Task statement - Copy the material word for word, from the line containing "From the list" through the line containing "In this photograph, which", with both of those lines included.

Data entries:
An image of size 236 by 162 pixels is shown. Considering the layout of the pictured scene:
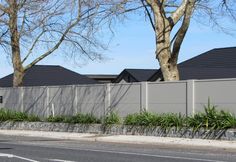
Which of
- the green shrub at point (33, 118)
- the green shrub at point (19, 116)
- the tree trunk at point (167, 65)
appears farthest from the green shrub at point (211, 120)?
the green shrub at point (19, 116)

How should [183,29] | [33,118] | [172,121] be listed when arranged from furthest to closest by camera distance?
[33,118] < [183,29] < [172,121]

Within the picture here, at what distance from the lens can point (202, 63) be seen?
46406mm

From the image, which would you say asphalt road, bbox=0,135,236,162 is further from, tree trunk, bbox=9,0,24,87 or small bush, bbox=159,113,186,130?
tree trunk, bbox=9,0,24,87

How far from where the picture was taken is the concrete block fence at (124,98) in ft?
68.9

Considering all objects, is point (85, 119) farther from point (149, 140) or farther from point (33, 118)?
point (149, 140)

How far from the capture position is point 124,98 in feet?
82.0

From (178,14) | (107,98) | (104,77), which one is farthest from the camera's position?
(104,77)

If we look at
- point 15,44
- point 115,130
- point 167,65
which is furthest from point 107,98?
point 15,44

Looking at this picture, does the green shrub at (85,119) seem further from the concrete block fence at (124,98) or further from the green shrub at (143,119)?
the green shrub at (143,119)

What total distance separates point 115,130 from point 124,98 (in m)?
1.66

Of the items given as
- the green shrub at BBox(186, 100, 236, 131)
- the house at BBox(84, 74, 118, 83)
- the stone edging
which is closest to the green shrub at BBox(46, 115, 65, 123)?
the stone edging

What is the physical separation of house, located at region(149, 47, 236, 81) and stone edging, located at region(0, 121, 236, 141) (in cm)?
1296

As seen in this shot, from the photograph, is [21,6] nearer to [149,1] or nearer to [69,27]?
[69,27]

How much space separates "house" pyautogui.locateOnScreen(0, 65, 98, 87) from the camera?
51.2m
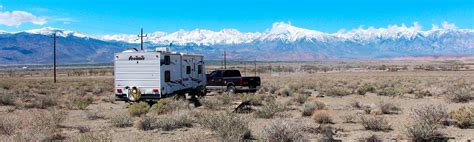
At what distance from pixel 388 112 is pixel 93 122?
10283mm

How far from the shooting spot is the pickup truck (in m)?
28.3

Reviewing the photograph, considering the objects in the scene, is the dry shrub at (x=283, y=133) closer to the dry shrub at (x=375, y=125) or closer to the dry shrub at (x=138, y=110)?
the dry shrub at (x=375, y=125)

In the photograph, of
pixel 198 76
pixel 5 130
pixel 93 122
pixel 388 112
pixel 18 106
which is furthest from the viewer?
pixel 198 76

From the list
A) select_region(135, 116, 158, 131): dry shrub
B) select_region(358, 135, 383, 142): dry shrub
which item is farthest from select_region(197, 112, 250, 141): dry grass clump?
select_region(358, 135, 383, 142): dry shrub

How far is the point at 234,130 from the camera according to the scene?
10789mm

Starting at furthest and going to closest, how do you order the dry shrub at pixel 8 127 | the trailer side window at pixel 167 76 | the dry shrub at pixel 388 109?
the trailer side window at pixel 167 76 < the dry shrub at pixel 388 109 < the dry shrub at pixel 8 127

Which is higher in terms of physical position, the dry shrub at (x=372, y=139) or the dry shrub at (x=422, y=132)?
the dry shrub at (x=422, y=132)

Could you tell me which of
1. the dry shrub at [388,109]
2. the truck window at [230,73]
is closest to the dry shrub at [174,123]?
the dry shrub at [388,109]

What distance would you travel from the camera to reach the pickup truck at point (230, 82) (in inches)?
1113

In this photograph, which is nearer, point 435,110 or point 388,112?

---

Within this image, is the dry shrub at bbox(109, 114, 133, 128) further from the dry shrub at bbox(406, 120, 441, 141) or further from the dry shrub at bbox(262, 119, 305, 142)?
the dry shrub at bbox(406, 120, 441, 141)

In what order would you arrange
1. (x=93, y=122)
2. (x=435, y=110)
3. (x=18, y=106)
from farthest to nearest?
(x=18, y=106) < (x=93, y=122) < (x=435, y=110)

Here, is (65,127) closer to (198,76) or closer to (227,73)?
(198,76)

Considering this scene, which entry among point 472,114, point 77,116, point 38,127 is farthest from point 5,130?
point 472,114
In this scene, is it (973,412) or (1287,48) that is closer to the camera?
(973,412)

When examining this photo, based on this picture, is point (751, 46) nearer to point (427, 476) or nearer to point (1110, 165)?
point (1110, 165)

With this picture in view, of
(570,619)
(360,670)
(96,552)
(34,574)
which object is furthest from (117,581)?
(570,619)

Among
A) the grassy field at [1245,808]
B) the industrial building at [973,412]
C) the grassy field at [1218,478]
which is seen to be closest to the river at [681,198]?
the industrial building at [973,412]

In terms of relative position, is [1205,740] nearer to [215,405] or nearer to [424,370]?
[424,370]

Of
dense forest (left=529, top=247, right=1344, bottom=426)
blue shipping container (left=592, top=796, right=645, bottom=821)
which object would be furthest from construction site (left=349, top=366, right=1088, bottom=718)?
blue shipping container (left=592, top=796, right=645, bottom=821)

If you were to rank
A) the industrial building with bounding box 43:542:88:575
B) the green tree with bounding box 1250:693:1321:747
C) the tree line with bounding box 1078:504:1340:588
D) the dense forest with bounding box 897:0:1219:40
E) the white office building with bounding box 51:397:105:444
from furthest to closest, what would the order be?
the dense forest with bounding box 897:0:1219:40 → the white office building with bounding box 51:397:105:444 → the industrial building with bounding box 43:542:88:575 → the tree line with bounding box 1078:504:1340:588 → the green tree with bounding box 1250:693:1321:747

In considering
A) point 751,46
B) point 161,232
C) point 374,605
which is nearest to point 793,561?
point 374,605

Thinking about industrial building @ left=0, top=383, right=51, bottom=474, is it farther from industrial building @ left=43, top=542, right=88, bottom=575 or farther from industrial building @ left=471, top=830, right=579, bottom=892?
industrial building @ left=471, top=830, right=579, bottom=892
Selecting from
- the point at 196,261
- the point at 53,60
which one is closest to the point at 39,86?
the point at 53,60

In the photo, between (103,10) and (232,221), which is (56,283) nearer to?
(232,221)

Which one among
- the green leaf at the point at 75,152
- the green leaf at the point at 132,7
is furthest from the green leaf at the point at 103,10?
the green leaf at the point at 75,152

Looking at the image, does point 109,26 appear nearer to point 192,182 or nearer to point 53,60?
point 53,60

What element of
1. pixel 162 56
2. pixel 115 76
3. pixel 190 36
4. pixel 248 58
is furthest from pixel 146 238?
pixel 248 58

Exercise result -
From the list
A) select_region(135, 116, 158, 131): dry shrub
B) select_region(358, 135, 383, 142): dry shrub
which item is farthest from select_region(197, 112, 250, 141): dry grass clump?
select_region(358, 135, 383, 142): dry shrub

How far is the point at 234,130 from the camera according to the scene?
10789mm

Starting at furthest and going to closest, how do you order the dry shrub at pixel 8 127 | the trailer side window at pixel 167 76 | the dry shrub at pixel 388 109?
the trailer side window at pixel 167 76 < the dry shrub at pixel 388 109 < the dry shrub at pixel 8 127

Which is higher in terms of physical position, the dry shrub at (x=372, y=139) or the dry shrub at (x=422, y=132)?
the dry shrub at (x=422, y=132)

Could you tell me which of
1. the dry shrub at [388,109]
2. the truck window at [230,73]
is closest to the dry shrub at [174,123]?
the dry shrub at [388,109]

What distance would you travel from the camera to reach the pickup truck at point (230, 82) (in inches)?
1113

In this photograph, which is nearer, point 435,110 or point 388,112?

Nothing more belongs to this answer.